This is a big topic, so the advice below is not meant to be comprehensive; but more of generaly troubleshooting walkthrought that you can use to try to identify the problem.
Disk performance generally is measured in the disk latency we are experience for reads and writes. For reads going to disk we would like to have disk latency between 8 – 15 ms (measured by Avg. Disk Sec/Read) and for writes with cache backup we would like disk latency to bet between 4 – 8 ms (measured by Avg. Disk Sec/Write). In addition to these we need to understand how my IOPS (Input/Outputs Per Second) are being generated on the server. These counters can be measured by (Disk Reads/Sec, Disk Writes/Sec, and Disk Transfers/sec). We need to understand the IOPS because generally there is upper limit on amount of IOPS a disk can handle. For example a 15000 RMP disk can handle approx. 150 – 225 IOPS/sec; or if we are working with SAN then undestanding the ture volume can be benfical. It might be difficult to assess how many IOPS your SAN can support; however you can have an intelligent discussion if you know what are the IOPS you are generating.
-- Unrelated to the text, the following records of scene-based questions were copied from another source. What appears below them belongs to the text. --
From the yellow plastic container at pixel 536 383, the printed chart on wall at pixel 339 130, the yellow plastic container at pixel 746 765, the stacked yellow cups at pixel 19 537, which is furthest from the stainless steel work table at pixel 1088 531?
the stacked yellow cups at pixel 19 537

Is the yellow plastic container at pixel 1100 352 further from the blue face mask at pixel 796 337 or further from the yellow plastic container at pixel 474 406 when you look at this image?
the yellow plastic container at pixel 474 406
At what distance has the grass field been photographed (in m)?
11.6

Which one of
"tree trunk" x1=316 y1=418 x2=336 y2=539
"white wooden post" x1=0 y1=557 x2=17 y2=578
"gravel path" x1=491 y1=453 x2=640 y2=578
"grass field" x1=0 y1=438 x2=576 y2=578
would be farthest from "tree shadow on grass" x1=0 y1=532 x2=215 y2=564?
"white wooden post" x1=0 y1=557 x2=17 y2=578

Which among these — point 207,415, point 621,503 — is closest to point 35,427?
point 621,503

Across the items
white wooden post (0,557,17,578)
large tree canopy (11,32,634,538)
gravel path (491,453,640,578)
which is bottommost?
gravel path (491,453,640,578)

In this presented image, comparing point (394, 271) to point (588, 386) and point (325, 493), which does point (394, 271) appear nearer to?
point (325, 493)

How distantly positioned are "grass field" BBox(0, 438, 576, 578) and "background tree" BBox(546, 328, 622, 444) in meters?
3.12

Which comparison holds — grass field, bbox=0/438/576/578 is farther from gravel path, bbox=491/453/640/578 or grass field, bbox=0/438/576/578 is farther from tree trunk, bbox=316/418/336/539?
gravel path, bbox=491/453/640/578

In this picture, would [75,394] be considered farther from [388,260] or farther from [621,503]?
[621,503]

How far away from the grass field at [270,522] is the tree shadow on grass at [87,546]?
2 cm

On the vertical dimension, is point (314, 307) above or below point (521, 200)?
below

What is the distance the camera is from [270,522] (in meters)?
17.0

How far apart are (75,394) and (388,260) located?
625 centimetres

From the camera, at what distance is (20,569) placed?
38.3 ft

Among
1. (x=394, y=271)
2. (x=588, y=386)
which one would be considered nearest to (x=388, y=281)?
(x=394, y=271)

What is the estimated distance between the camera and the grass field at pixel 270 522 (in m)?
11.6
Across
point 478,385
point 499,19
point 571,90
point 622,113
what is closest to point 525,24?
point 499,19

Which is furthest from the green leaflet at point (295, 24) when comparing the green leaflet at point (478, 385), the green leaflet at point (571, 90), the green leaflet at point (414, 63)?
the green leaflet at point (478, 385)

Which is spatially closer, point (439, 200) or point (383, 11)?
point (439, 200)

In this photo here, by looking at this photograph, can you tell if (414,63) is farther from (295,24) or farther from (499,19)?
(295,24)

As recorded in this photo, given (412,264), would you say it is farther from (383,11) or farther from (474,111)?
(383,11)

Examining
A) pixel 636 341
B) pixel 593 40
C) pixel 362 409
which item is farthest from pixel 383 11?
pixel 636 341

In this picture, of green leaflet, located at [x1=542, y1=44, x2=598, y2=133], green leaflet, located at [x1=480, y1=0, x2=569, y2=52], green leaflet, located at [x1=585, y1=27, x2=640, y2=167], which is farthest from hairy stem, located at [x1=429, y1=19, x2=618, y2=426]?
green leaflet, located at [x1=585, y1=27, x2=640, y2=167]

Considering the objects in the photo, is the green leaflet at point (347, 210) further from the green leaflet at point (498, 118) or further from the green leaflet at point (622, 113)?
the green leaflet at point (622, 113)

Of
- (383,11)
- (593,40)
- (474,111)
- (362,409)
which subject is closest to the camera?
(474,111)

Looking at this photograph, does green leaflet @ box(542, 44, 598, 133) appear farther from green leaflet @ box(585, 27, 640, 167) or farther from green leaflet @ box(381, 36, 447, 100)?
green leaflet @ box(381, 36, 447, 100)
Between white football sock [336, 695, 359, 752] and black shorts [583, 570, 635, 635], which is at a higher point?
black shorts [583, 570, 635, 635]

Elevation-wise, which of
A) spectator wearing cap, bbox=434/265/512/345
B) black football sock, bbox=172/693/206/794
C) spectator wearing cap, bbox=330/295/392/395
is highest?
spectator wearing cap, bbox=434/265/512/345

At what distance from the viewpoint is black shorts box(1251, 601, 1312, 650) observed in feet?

For SAN communication through Fiber Channel, we have to also consider the HBA Queue Deapth Setting. By default HBA cards Queue Depth Length now days is set to 32. Which is usually sufficient, however we can use SQLIO (stress testing tool) and SQLIOSIM (testing San/server with similar I/O patterns as SQL will generate), to test other settings; in some cases higher HBA queue depth setting can lead to better performance. Recommend working with SAN and HBA vendor to figure out best setting for you.
After this we have the throughput being generated, we can look how many bytes are being transferred per second (Avg. Disk Bytes/Transfer). This can help us assess the total data being pushed through HBA (Fiber Channel) or Network (iSCSI). A 4Gbs HBA can support 476MB/s throughput at MAX; a 10Gbs can support 1192MB/s throughput at MAX. However both these methods have limitations defined by the fiber and switches they must travel through and the speed negotiate.
We also like to look at the Avg. Disk Queue Length for both Reads and Writes (Avg. Disk Read Queue Length, Avg. Disk Write Queue Length, and Avg. Disk Queue Length). It is hard define a range for these values because this calculation used to be done by knowing the number of spindles assigned to a LUN. However in most modern SANs that is difficult to assess. That said, it is still important this number is large like 30 or 40+; that still represents an issue. If that happens you should see multiple I/O stalls in SQL Server and disk latency should be poor.
These counters together with underline hardware configuration understand can be used to understand the bottlenecks on the disk subsystem. For example, lets say we have a blade center enclouser with 16 servers. Which has 4 HBA cards, each being 4Gbs (total throughput of 1904MB/s) being shared amount 16 servers in total. However each server in blade center can access at most two HBA at any given time, therefore each server effective throughput is limited to 952MB/s. So therefore 952MB/s is being shared by at least 8 servers within the enclosure; without knowing the other server workload and assuming equal distribution; we are left with final bandwidth limitation of 119MB/s per blade centre server. Therefore having understanding of underlying hardware can help use runderstand the numbers we collected; are they an issue or they with in acceptable parameters.
Other indication of the I/O subsystem bottle neck is we start seeing stalled I/O messages with in SQL Server error logs. In addition to this you can also see stall i/o requests with in SQL Server DMVs (sys.dm_io_pending_io_requests) and the waits being generated on disk by looking at latch waits in (sys.dm_os_wait_stats or sys.dm_os_latch_stats).